*PASSAGE FOR REVIEW*.
From: ipv6 [mailto:ipv6-bounces@ietf.org] On Behalf Of Lorenzo Colitti
Sent: Friday, June 02, 2017 7:34 AM
To: Peter Hessler <phessler@theapt.org>
Cc: IETF IPv6 Mailing List <ipv6@ietf.org>
Subject: Re: draft-bourbaki-6man-classless-ipv6-00

Do not support. A few reasons:

  *   The /64 boundary is beneficial for many reasons. See RFC 7421 and RFC 7934.
  *   The document lists no compelling use cases of what you can do with less than 2^64 addresses per link than you can't do with a 2^64 addresses per link.
  *   The only technical motivation in this draft seems to be "classful addressing was a bad idea in IPv4". That's not a valid argument in IPv6 because the address space is completely different. A /64 is *four billion times* bigger than the IPv4 internet. That's 10,000 times more than the difference between a grain of sand and the whole planet we live on. Such a huge scaling difference pretty much invalidates any argument that solutions that worked well in IPv4 will work well in IPv6.

*ENTRIES SHOWN*.
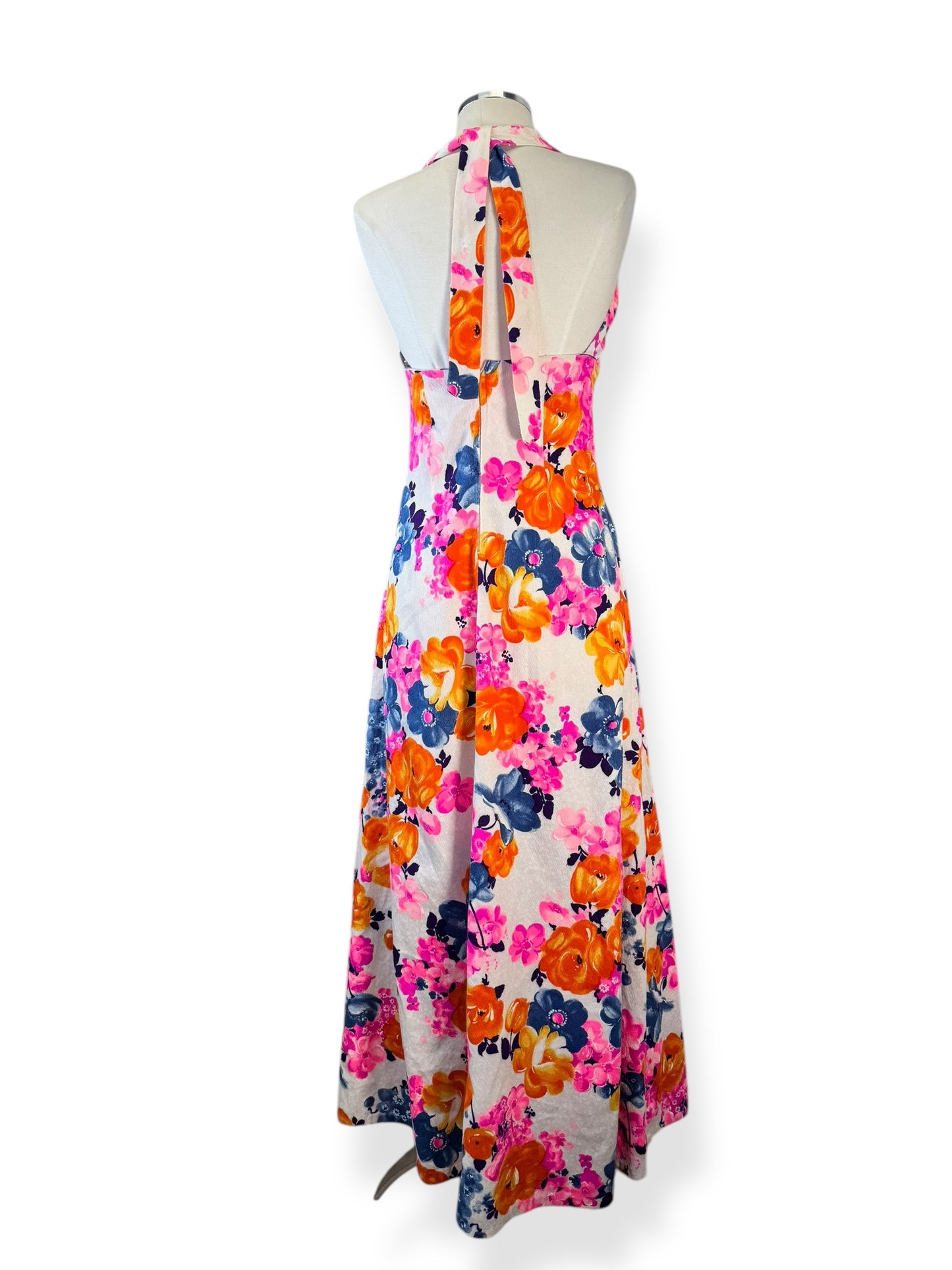 Back view of 1960s Handmade Halter Aloha Maxi Dress S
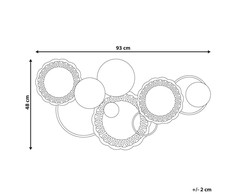 Beliani PLUTONIUM metalinė sienų dekoracija, 48 cm, spalvinga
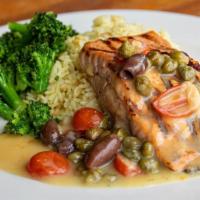 Pacific Salmon* · 8 oz. of salmon well-marinated in. extra virgin olive oil, white wine, fresh garlic and thym...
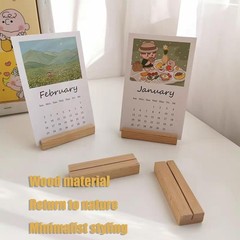 6 Pcs Wood Place Card Holders, Wooden Table Number Stands, Log color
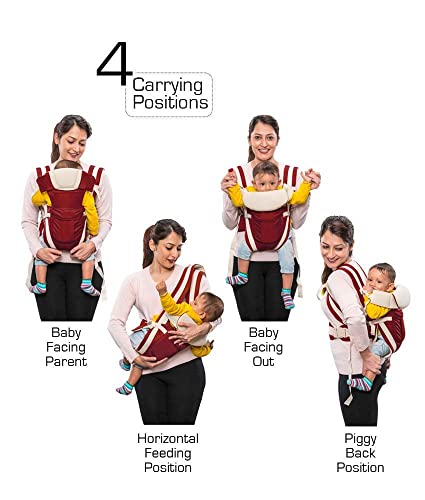 Image of Elementary Elegant Baby Carrier with 4 Carry Positions, Baby Carrier for 4 to 24 Months Baby, Adjustable New-Born to Toddler Carrier with Cushioned Leg Support, Max Weight Upto 15 kgs (Red)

*WORK ORDER A*.
Answer these questions about the email on the classless IPv6 draft, one answer per line:
(i) Who is listed as the recipient on the "To" line?
(ii) Which two RFCs does the first bulleted point cite?
(iii) According to the third bulleted point, how many times bigger than the IPv4 internet is a /64?
*WORK ORDER B*. Name every header field label at the top of the email on the classless IPv6 draft.
*WORK ORDER C*. Pick up the email on the classless IPv6 draft after its last sentence and carry it on.

*EXERCISE RESPONSE A*.
(i) Peter Hessler <phessler@theapt.org>
(ii) RFC 7421 and RFC 7934
(iii) Four billion times

*EXERCISE RESPONSE B*. From, Sent, To, Cc, Subject

*EXERCISE RESPONSE C*.
  *   Routing on any prefix length is already required by the standards - see BCP 198.
Please stop trying to make IPv6 be the same as IPv4. That will take away our ability to make the Internet better once IPv4 is gone.

On Fri, Jun 2, 2017 at 11:12 PM, Peter Hessler <phessler@theapt.org<mailto:phessler@theapt.org>> wrote:
Support

On 2017 Jun 02 (Fri) at 16:11:12 +0200 (+0200), Job Snijders wrote:
:Hi Working Group,
:
:Please review the below.
:
:Kind regards,
:
:Job
:
:----- Forwarded message from internet-drafts@ietf.org<mailto:internet-drafts@ietf.org> -----
:
:Date: Mon, 22 May 2017 04:25:28 -0700
:From: internet-drafts@ietf.org<mailto:internet-drafts@ietf.org>
:To: Job Snijders <job@ntt.net<mailto:job@ntt.net>>, Randy Bush <randy@psg.com<mailto:randy@psg.com>>, Christopher Morrow <morrowc@google.com<mailto:morrowc@google.com>>,
:       Fernando Gont <fgont@si6networks.com<mailto:fgont@si6networks.com>>, Nick Hilliard <nick@inex.ie<mailto:nick@inex.ie>>, Geoff Huston
:       <gih@apnic.net<mailto:gih@apnic.net>>, Brian Carpenter <brian.e.carpenter@gmail.com<mailto:brian.e.carpenter@gmail.com>>, Chris Morrow
:       <morrowc@google.com<mailto:morrowc@google.com>>
:Subject: New Version Notification for draft-bourbaki-6man-classless-ipv6-00.txt
:
:
:A new version of I-D, draft-bourbaki-6man-classless-ipv6-00.txt
:has been successfully submitted by Randy Bush and posted to the
:IETF repository.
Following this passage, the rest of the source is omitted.